Dan Machen – Our phones are making us dumber
Whilst this lesson is commonly taught, it is not often listened to with the seriousness it deserves. Machen, a strategy leader at HeyHuman, “a communications agency reshaped by behavioural science,” was at TedxManchester to change this. Sharing some startling statistics, he explained how our demand for attention has changed since technology. The multi-tasking skill you think you’ve perfected is more likely to be task-switching, which has led recent generations to “lose a tennis ball size of grey matter.” Our addiction to our phones has also caused an unfillable need for affection, says Macken. It’s not surprising considering the average person spends 3 hours on their phone a day — equaling 6 weeks of the year.
Michelle McMagh – Minimalism works
A journalist by trade, McMagh’s journey to minimalism started in 2015 when she found a box marked ‘NOT NEEDED’ in a storage locker belonging to herself and her husband. She asked herself: “Why do I have this?” This event, alongside her growing discontent in her role as a consumer, inspired her, and, as she reassures us, her extremely understanding husband, to undertake a ‘no-spend year’ that saved them thousands of pounds. McMagh got rid of an incredible 80 per cent of her belongings, that left her “a weirdly content and happy mess”. The pair enjoyed the experience so much they are starting it again this year. Her story is in parts unbelievable, but teaches us the important lesson that short-term spending should not affect our long-term goals.

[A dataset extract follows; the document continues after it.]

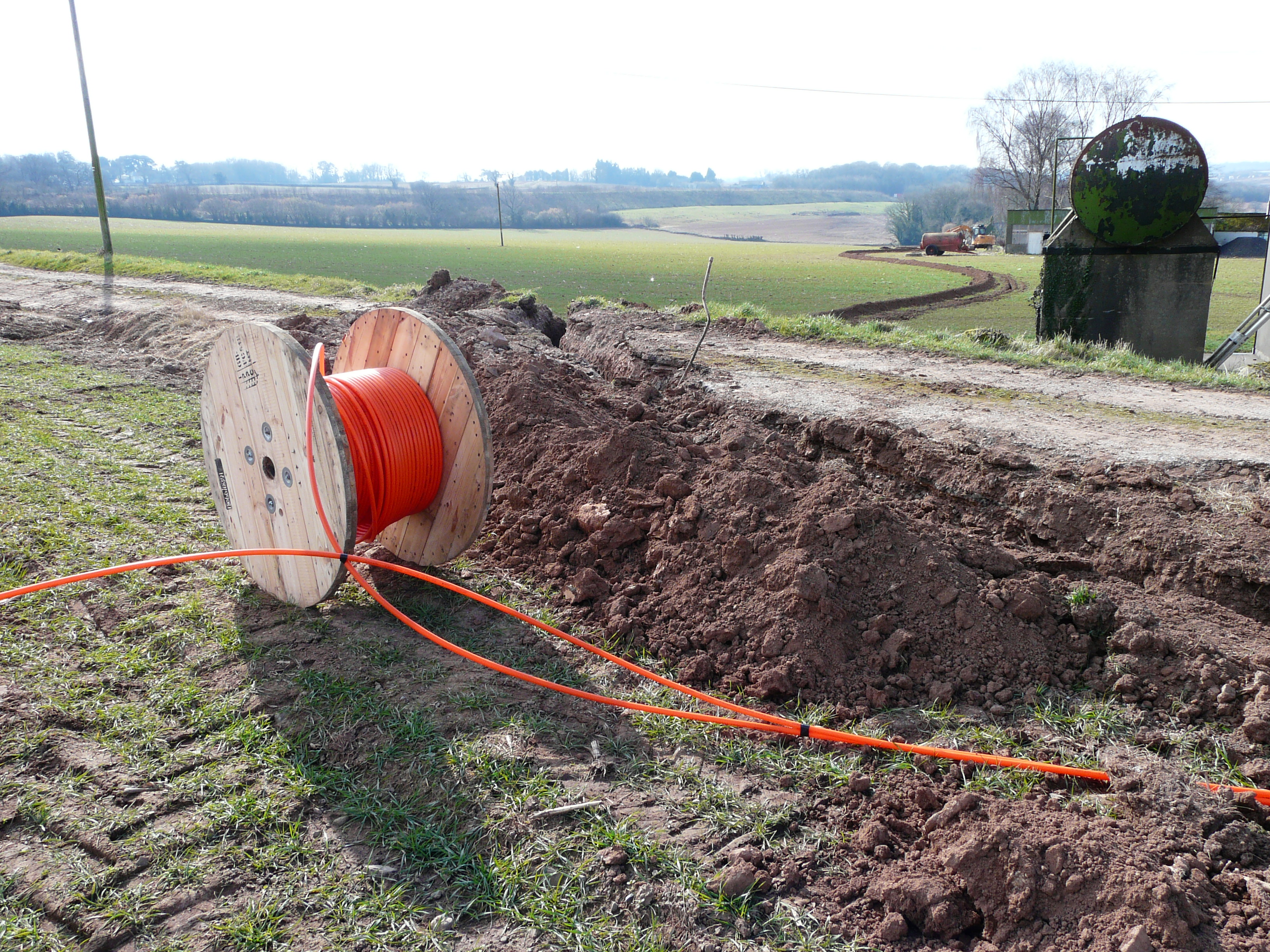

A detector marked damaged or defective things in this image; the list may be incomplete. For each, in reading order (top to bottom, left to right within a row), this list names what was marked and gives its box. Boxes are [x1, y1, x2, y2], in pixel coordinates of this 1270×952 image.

rusty green metal tank [1067, 117, 1204, 246]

Mr Bingo – Don’t waste your ideas on others
A self-proclaimed hate-mail comedian, Mr Bingo has done pretty well for himself. Not letting his 1998 Gala Bingo win go to his head, he started out his career as an illustrator, before realising that these days, people will buy pretty much anything, and that he should take advantage of it. He began by writing offensive, and always weird, postcards to people who bought them. Yes, you saw right — people have paid Mr Bingo to be rude to them. He explains he did well, until one day he realised that there are only “so many ways to say f*ck you on a postcard.” By using a Kickstarter campaign, and a rap video that has been credited as an inspiration to Skepta, Mr Bingo published his book, something that he says he could have never achieved if he’d have wasted his ideas on big companies.

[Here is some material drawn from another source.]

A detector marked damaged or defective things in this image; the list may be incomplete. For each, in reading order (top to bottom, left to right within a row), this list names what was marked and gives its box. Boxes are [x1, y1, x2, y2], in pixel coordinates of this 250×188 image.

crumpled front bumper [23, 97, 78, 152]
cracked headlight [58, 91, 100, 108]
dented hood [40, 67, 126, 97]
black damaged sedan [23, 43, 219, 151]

Tash Willcocks – Habits can be healthy
Tash Willcocks is an incredibly talented illustrator and the creator of Mundane (a day), a project she uses to celebrate the little things. Initially, it was supposed to last a year, but nearly 4 years on Willcocks and her project are going strong. After reflecting on how much time she spent checking her phone, and other unuseful habits she had, Willcocks challenged herself to do one thing a day — to design an illustrated drawing, something she now considers “meditation”. Too often, habits are considered to be negative by association, but she insists they can be healthy. Her talk encourages use to do the same with something we love and enjoy. I’ve read every day since her talk, and I can’t say I’ll stop anytime soon.